DecisioNet -- A Binary-Tree Structured Neural Network
- URL: http://arxiv.org/abs/2207.01127v2
- Date: Wed, 6 Jul 2022 18:21:02 GMT
- Title: DecisioNet -- A Binary-Tree Structured Neural Network
- Authors: Noam Gottlieb and Michael Werman
- Abstract summary: We present DecisioNet (DN), a binary-tree structured neural network.
We show that DN variants achieve similar accuracy while significantly reducing the computational cost of the original network.
- Score: 0.12183405753834559
- License: http://arxiv.org/licenses/nonexclusive-distrib/1.0/
- Abstract: Deep neural networks (DNNs) and decision trees (DTs) are both
state-of-the-art classifiers. DNNs perform well due to their representational
learning capabilities, while DTs are computationally efficient as they perform
inference along one route (root-to-leaf) that is dependent on the input data.

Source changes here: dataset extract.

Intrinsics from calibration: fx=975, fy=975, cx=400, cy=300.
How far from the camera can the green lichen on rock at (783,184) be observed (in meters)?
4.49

In this paper, we present DecisioNet (DN), a binary-tree structured neural
network. We propose a systematic way to convert an existing DNN into a DN to
create a lightweight version of the original model. DecisioNet takes the best
of both worlds - it uses neural modules to perform representational learning
and utilizes its tree structure to perform only a portion of the computations.
We evaluate various DN architectures, along with their corresponding baseline
models on the FashionMNIST, CIFAR10, and CIFAR100 datasets. We show that the DN
variants achieve similar accuracy while significantly reducing the
computational cost of the original network.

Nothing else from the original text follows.